EXERCISE OBJECTIVE: Could you set down exactly the lines in the records below between the line holding "LOS VIAJES DE GULLIVER - DVD - JACK BLACK" and the line holding "Visualisation of how", inclusive?

EXCERPTED RECORDS:
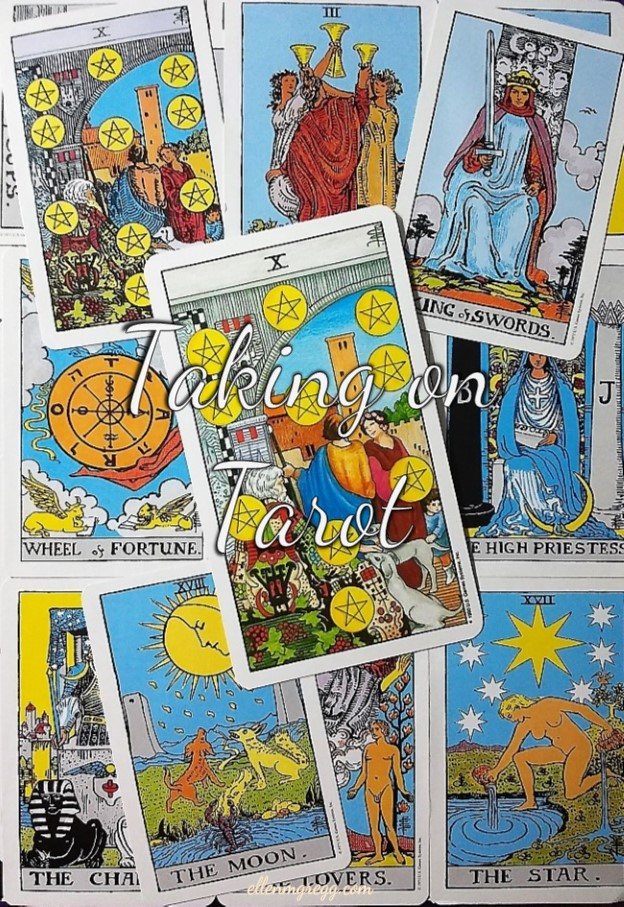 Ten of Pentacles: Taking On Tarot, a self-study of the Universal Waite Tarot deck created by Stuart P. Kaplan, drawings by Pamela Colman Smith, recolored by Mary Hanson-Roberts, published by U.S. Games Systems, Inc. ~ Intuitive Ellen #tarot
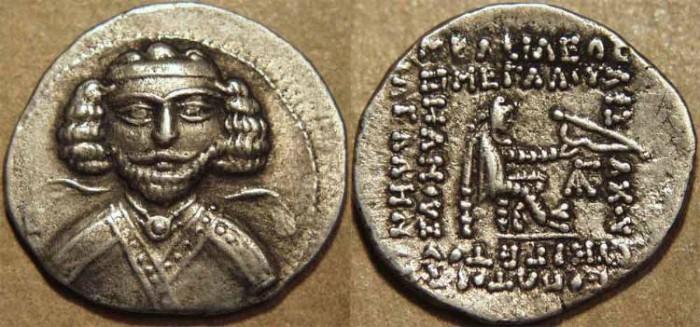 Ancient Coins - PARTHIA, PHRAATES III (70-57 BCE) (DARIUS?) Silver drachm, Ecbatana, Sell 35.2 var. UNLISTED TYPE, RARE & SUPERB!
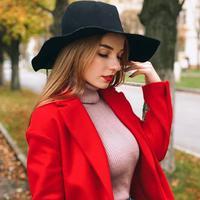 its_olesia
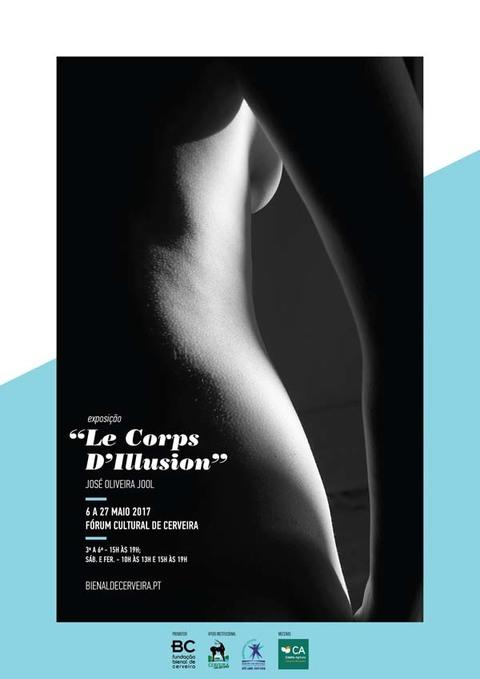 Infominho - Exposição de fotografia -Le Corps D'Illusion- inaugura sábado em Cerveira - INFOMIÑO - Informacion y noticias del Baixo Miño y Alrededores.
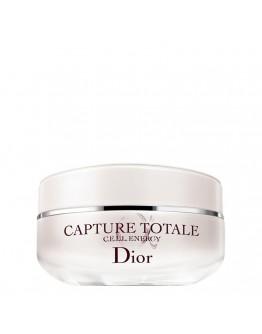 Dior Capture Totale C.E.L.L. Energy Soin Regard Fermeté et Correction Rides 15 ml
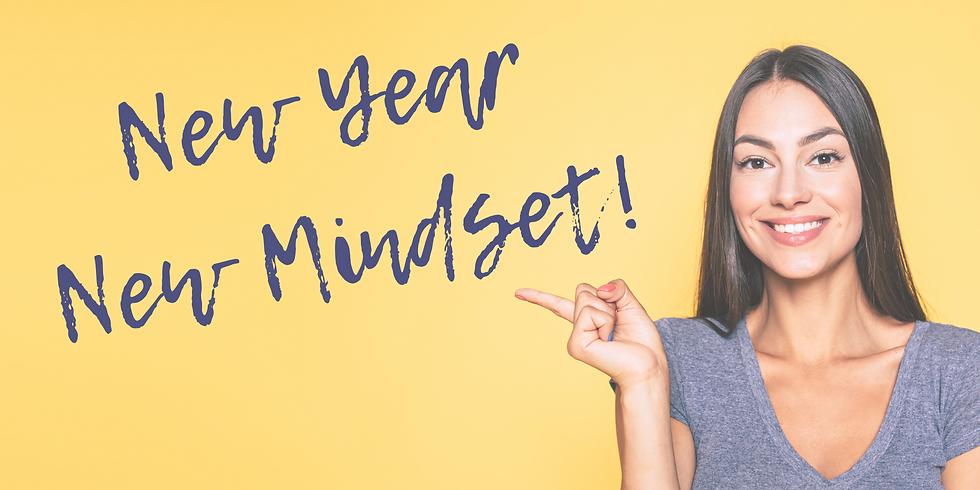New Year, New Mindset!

---

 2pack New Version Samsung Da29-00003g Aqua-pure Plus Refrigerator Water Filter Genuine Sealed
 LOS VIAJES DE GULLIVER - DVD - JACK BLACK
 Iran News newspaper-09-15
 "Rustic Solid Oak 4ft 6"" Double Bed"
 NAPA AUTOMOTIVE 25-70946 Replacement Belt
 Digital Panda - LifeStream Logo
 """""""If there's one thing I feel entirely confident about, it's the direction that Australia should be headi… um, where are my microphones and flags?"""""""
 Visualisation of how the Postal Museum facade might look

RESPONSE TO THIS EXERCISE:
 LOS VIAJES DE GULLIVER - DVD - JACK BLACK
 Iran News newspaper-09-15
 "Rustic Solid Oak 4ft 6"" Double Bed"
 NAPA AUTOMOTIVE 25-70946 Replacement Belt
 Digital Panda - LifeStream Logo
 """""""If there's one thing I feel entirely confident about, it's the direction that Australia should be headi… um, where are my microphones and flags?"""""""
 Visualisation of how the Postal Museum facade might look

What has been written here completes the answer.